My usual modus operandi is probably the same as everyone else’s. I operate on the assumption that there’s a way things should be and when things are going the way they should be going, all’s well. But more often than not, things do not go the way I think they should. And people do not behave the way I think they should. Even I don’t behave the way I think I should. And don’t get me started on the weather!

As an 8, when things are not going as I expect them to go, my resistance kicks in. That’s a perfect opportunity to wake up and pay attention.
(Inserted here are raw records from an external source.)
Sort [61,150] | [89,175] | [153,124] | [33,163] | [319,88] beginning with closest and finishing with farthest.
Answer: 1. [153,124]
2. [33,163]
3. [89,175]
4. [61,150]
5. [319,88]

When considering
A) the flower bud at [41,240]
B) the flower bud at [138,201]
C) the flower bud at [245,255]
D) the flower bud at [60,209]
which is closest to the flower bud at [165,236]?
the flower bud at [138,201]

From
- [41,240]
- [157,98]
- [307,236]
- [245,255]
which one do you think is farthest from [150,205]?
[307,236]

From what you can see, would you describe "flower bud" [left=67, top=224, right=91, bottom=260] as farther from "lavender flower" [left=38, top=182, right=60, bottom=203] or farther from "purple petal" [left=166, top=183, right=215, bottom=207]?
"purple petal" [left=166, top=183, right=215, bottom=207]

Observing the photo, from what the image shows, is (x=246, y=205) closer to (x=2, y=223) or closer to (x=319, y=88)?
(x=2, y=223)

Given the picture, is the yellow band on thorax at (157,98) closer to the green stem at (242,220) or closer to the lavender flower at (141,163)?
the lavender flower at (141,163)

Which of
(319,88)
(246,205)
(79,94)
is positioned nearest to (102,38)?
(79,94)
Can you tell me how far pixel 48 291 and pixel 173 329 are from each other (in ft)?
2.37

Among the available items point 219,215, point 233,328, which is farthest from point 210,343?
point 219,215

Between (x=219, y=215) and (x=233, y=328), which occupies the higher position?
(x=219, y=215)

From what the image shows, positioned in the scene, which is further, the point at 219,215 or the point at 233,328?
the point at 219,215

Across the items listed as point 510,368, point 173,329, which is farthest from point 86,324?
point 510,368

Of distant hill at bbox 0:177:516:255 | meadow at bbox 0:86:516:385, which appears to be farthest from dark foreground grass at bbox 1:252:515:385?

When I’m able to do that, I feel much lighter and more expansive. When I don’t or can’t do it, I dig myself deeper into my resistance. No good ever comes of that.

What kicks in for you when things aren’t going your way?

If I want to use the moments when my expectations rub up against the edge of reality to wake up, I have to have the intention to do so.

The practice of self-observation begins with a desire and resolution on your part: “I want to know what really is, regardless of how I prefer things to be.”

As I’ve remarked elsewhere, self-observation is not for wimps. It isn’t easy to let go of our preconceived ideas about how the world should work. It’s hard to give up having a temper tantrum when we don’t get our way. Growing up can be painful at times.

If you diligently practice self-observation, you will see much that his painful and much that is joyful, but seeing more of reality will turn out to be highly preferable to living in fantasy. You will begin creating “something” in yourself, a quality, a function, a skill, akin to learning how the controls of your automated airliner work. And you will be pleasantly surprised at how much more there is to life.